Телеономный, связанный с целями, с целесообразностью. Виталистический — признающий наличие в организмах нематериальной, сверхъестественной силы («жизненная сила», «душа» и др.), управля­ющей жизненными явлениями.

К. Лоренц

КОЛЕБАНИЕ КАК КОГНИТИВНАЯ ФУНКЦИЯ[14]

1. ФИЗИЧЕСКОЕ И ФИЗИОЛОГИЧЕСКОЕ КОЛЕБАНИЕ

Любой процесс регулирования, в котором .играют роль механизмы инерции, имеет тенденцию к колебанию. Стрелка ком­паса, выведенная из положения равновесия, после возмущения долго колеблется, прежде чем снова успокаивается в «правиль­ном» положении, и очень трудно сконструировать регулирую­щее устройство любого рода, например термостат, которое при выравнивании возмущения не переходило бы немного через цель, возвращаясь к номинальному значению лишь после затухающих колебаний. Именно так обстоит дело и во всех физиологических процессах регулирования.
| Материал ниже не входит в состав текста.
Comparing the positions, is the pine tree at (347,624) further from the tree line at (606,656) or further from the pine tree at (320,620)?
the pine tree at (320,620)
Например, так называемое возбуж­дение покоя нервного элемента, испустившего ударный импульс, сначала снижается до нуля, т. е. до состояния полной невозбуж­денности, но затем не возвращается к прежнему состоянию по простой асимптотической кривой, а заходит дальше. Поэтому за периодом «невосприимчивости» к любому стимулу следует пе­риод повышенной возбудимости, и первоначальное значение воз­буждения покоя достигается лишь постепенно, часто после не­скольких колебаний.

ПСЕВДОТОПОТАКСИС

Альфред Кюн описал процесс ориентации, в котором колебательный процесс используется для выполнения когнитив­ной функции. Хотя единственным строительным элементом это­го механизма является фобическая реакция, он способен опре­делять точное направление цели столь же хорошо, как описан­ный топотаксис. Поэтому Кюн назвал его «псевдотопотаксисом». Хороший пример этого представляет поведение, с помощью ко­торого находит добычу улитка насса. Возбужденная запахом, она вылезает из песка и, покачивая в разные стороны своей длин­ной хоботообразной дыхательной трубкой — сифоном, ищет, с ка­кой стороны запах усиливается. При этом она ползет вперед в одном произвольном направлении и, таким образом, не вы­полняет повороты на регулируемые углы, характерные для всех топических реакций или таксисов. Улитка продолжает двигать­ся вперед в случайно выбранном направлении до тех пор, пока разности концентраций вызывающего запах вещества, воспри­нимаемых ее сифоном при взмахах в разные стороны от на­правления пути, не начинают убывать. Понятно, что максимум этой разности достигается в тот момент, когда улитка пересека­ет направление к цели под прямым углом и когда, следователь­но, взмах сифона совпадает с этим направлением. Но затем улит­ка вовсе не поворачивается на прямой угол к цели, как этого невольно ожидает наблюдатель, а на вполне определенный, не­регулируемый острый угол. В этом проявляется настоящая фо­бическая реакция. Повторяя этот процесс, насса продвигается в. направлении усиления запаха наподобие парусной лодки, лави­рующей против ветра, пока наконец не касается добычи сифо­ном при его очередном взмахе, прямо «наталкиваясь» на нее. Одна моя американская знакомая имела обыкновение ориен­тироваться подобным образом на широких дорогах со слабым движением. Она ехала на своей машине приблизительно в на­правлении дороги, пока не приближалась слева или справа к обочине, на что она затем фобически реагировала небольшим изменением курса. Поведение, именуемое «псевдотопотаксисом», состоит в том, что выполняется последовательность фобических реакций, в сумме образующих регулируемое по величине изме­нение направления.